Document passage:
Re: TDX #VE in SYSCALL gap (was: [RFD] x86: Curing the exception and syscall trainwreck in hardware)

From: Sean Christopherson
Date: Wed Aug 26 2020 - 15:16:56 EST


On Tue, Aug 25, 2020 at 10:28:53AM -0700, Andy Lutomirski wrote:
> On Tue, Aug 25, 2020 at 10:19 AM Sean Christopherson
> <sean.j.christopherson@xxxxxxxxx> wrote:
> > One thought would be to have the TDX module (thing that runs in SEAM and
> > sits between the VMM and the guest) provide a TDCALL (hypercall from guest
> > to TDX module) to the guest that would allow the guest to specify a very
> > limited number of GPAs that must never generate a #VE, e.g. go straight to
> > guest shutdown if a disallowed GPA would go pending. That seems doable
> > from a TDX perspective without incurring noticeable overhead (assuming the
> > list of GPAs is very small) and should be easy to to support in the guest,
> > e.g. make a TDCALL/hypercall or two during boot to protect the SYSCALL
> > page and its scratch data.

Dataset content:
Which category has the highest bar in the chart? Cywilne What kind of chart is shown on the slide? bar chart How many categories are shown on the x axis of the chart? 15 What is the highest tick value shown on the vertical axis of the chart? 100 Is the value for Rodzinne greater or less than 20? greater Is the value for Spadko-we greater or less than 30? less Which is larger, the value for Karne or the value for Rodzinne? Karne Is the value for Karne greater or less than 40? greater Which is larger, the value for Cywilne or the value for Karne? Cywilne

---

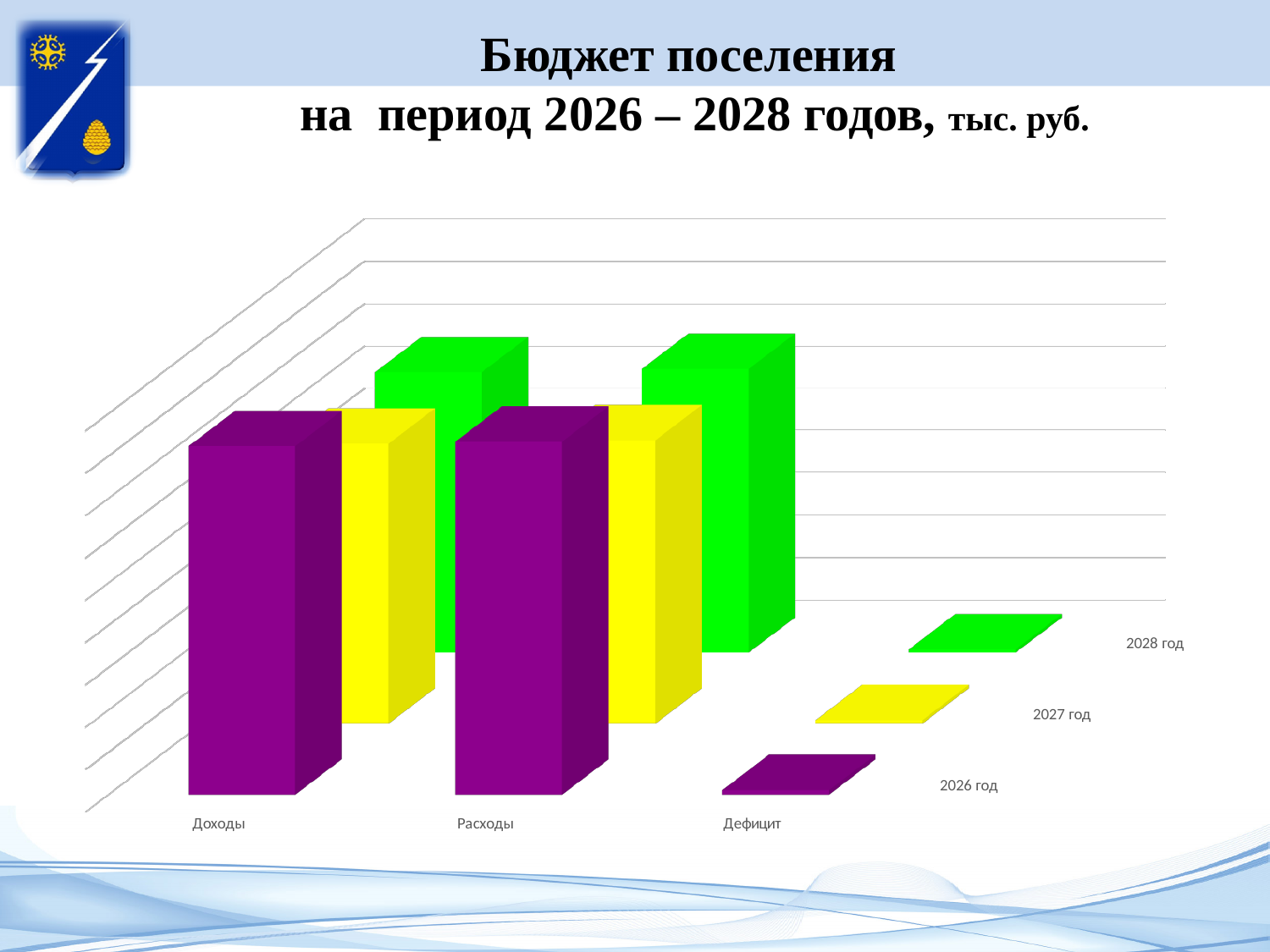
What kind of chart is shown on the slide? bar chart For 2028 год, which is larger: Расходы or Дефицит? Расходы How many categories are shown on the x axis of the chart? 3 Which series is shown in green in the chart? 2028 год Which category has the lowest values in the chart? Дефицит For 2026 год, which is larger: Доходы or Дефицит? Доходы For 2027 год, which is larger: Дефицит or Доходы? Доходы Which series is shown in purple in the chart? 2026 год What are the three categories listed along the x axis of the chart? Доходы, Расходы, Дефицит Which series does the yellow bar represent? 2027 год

Exercise instructions:
A - From the TDX #VE message, reproduce word for word the part that opens with the words containing "On Tue, Aug 25, 2020 at 10:28:53AM" and closes with "its scratch data.".
B - According to the TDX #VE message, what does the TDX module sit between?
C - Go on with the TDX #VE message from its last line.

Answers to the tasks:
A -
On Tue, Aug 25, 2020 at 10:28:53AM -0700, Andy Lutomirski wrote:
> On Tue, Aug 25, 2020 at 10:19 AM Sean Christopherson
> <sean.j.christopherson@xxxxxxxxx> wrote:
> > One thought would be to have the TDX module (thing that runs in SEAM and
> > sits between the VMM and the guest) provide a TDCALL (hypercall from guest
> > to TDX module) to the guest that would allow the guest to specify a very
> > limited number of GPAs that must never generate a #VE, e.g. go straight to
> > guest shutdown if a disallowed GPA would go pending. That seems doable
> > from a TDX perspective without incurring noticeable overhead (assuming the
> > list of GPAs is very small) and should be easy to to support in the guest,
> > e.g. make a TDCALL/hypercall or two during boot to protect the SYSCALL
> > page and its scratch data.

B - The VMM and the guest.

C -
>
> I guess you could do that, but this is getting gross. The x86
> architecture has really gone off the rails here.

Does it suck less than using an IST? Honest question.

I will add my voice to the "fix SYSCALL" train, but the odds of that getting
a proper fix in time to intercept TDX are not good. On the other hand,
"fixing" the SYSCALL issue in the TDX module is much more feasible, but only
if we see real value in such an approach as opposed to just using an IST. I
personally like the idea of a TDX module solution as I think it would be
simpler for the kernel to implement/support, and would mean we wouldn't need
to roll back IST usage for #VE if the heavens should part and bestow upon us
a sane SYSCALL.